Ford Motor Co. stock rallied Wednesday as Wall Street cheered the auto maker’s decision to split itself into two businesses and “go all in” on electric vehicles.
shares were on track for their largest one-day percentage increase in two months, snapping a two-day losing streak.
Ford stock has gained nearly 43% in the past 12 months, compared with gains of around 13% for the S&P 500 index.
Ford’s “bold reorg can help accelerate transformation” and being more competitive, Joseph Spak with RBC said in a note.
“We applaud this move as it can help investors better understand the business,” but the transparency and key performance indicators for each unit will be key, he said.
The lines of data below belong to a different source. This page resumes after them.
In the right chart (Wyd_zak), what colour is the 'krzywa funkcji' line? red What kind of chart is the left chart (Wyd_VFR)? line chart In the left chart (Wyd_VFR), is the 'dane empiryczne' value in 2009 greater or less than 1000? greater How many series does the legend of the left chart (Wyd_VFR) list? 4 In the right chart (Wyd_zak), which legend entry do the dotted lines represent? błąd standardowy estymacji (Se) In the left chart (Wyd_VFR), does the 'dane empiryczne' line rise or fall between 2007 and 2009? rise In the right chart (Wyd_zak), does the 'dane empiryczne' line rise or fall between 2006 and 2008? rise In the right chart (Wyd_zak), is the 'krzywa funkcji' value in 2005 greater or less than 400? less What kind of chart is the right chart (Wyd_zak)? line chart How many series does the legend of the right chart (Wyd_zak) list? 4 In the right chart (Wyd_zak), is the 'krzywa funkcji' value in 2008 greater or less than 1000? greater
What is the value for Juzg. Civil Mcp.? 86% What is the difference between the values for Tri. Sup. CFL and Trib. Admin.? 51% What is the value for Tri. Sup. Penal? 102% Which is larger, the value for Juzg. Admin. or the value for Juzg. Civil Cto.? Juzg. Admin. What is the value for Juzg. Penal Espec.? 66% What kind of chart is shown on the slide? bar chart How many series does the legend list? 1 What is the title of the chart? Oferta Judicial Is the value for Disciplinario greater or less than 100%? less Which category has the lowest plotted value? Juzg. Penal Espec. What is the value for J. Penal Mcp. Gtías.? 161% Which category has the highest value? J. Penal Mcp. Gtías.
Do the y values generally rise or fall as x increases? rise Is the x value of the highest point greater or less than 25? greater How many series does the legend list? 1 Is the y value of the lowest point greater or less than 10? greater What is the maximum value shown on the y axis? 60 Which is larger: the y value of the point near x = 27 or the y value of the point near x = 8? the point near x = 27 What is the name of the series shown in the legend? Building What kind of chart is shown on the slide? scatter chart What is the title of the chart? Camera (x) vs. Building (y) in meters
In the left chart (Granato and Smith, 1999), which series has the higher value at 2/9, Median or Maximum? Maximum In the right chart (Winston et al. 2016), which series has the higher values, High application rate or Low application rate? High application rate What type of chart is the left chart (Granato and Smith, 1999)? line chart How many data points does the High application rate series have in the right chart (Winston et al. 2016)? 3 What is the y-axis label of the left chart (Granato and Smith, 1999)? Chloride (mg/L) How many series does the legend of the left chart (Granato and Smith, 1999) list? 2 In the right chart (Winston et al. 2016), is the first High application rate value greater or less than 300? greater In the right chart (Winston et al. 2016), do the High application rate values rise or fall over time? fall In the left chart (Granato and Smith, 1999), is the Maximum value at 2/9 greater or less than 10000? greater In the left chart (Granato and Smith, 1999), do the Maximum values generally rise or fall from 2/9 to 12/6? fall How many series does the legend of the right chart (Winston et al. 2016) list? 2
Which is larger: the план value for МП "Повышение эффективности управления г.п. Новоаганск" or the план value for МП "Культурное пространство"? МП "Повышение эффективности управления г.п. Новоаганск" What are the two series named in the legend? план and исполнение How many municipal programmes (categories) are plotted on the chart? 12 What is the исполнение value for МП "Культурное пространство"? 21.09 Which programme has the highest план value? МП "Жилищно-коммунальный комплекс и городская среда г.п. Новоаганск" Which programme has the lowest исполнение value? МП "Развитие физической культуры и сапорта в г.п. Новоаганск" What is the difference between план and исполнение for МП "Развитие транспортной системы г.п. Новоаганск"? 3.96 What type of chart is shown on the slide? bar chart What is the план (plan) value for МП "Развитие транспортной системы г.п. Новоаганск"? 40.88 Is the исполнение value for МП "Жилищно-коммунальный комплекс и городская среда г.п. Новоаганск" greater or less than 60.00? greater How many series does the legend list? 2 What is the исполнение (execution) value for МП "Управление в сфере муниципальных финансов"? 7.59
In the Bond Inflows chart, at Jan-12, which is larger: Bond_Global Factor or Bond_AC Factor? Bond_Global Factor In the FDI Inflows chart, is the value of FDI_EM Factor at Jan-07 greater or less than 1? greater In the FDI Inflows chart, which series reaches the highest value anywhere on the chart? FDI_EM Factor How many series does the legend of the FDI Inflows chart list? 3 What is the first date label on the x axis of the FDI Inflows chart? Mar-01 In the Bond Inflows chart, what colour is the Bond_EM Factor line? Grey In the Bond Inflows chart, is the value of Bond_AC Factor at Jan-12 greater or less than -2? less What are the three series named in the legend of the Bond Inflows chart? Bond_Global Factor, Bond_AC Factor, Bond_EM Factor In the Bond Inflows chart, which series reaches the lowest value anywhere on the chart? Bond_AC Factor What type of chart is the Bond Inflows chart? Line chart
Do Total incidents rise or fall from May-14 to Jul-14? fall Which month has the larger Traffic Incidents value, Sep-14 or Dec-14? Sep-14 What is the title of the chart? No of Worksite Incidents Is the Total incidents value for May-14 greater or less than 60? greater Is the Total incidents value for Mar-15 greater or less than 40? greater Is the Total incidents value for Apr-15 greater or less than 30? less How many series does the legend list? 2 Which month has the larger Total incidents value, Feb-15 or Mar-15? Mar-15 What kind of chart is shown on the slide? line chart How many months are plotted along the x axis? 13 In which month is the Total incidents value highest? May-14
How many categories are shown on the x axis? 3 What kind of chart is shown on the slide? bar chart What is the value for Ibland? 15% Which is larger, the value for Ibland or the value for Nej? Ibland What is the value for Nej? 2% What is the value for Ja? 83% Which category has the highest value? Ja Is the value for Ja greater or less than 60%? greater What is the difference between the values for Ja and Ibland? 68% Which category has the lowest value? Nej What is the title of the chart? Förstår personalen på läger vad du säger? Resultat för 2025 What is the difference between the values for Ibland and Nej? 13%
“We wouldn’t be surprised to see other OEMs follow a similar template,” Spak said.
Ford earlier Wednesday said it was forming two “distinct” auto businesses, one focused on electric vehicles, which the company dubbed Ford Model e, and the other on internal combustion engines, called Ford Blue. They join Ford Pro, the auto maker’s commercial-vehicle unit.
Chief Executive Jim Farley will lead the EV business as president.
Ford is “going all in, creating separate but complementary businesses that give us startup speed and unbridled innovation in Ford Model e together with Ford Blue’s industrial know-how, volume and iconic brands like Bronco, that startups can only dream about,” he said.
The news was “another encouraging proof point of action in the company’s Ford+ Strategy outlined earlier this year, and adds to a list of positive announcements made by the company in recent months,” including plans to double production capacity of the F-150 Lighting and investments to EV plants, B. of A. analyst John Murphy said in his note.
Ford will strengthen its core business to fund its future business, he said.
Moreover, despite the volatile macroeconomic backdrop, “Ford is starting to hit a more sustainable inflection in earnings, driven by the combination of a favorable product cadence in the (U.S. and North American) market; redesign efforts; and a real push into electrification, autonomy, connectivity, and other future businesses,” Murphy said.
Ford’s split managed to be both “radical and rational,” said Edmunds analyst Jessica Caldwell.
It can be challenging for a company to juggle disparate businesses, she said.
“It’s evident that the future of the industry is electric, and legacy auto companies like Ford need to put themselves in the best position to compete with EV-only companies” such as Tesla Inc.
which are not trying to make ICE vehicles while also rolling out their EV strategy.
“By separating Ford’s future from its present, Farley is empowering different, specialized teams to laser focus on their specific tasks,” Caldwell said.
Garrett Nelson at CFRA said that Ford likely intends to help narrow the “massive valuation gap” between Ford and EV pure plays such as Tesla and also Lucid Group Inc.
and Rivian Automotive Inc.
It would also help an EV spinoff if the company so chooses, he said.
“Ford quietly became the second bestselling U.S. EV manufacturer in 2021 thanks to the Mustang Mach-E and its EV sales are poised to accelerate further in the coming months with first deliveries of the F-150 Lightning,” Nelson said. The analyst raised his rating on the stock to a “strong buy” from buy.
The auto maker also reported February sales earlier Wednesday that fell 21% from a year ago, including a 26% stumble in truck sales and a 12% fall in SUV sales.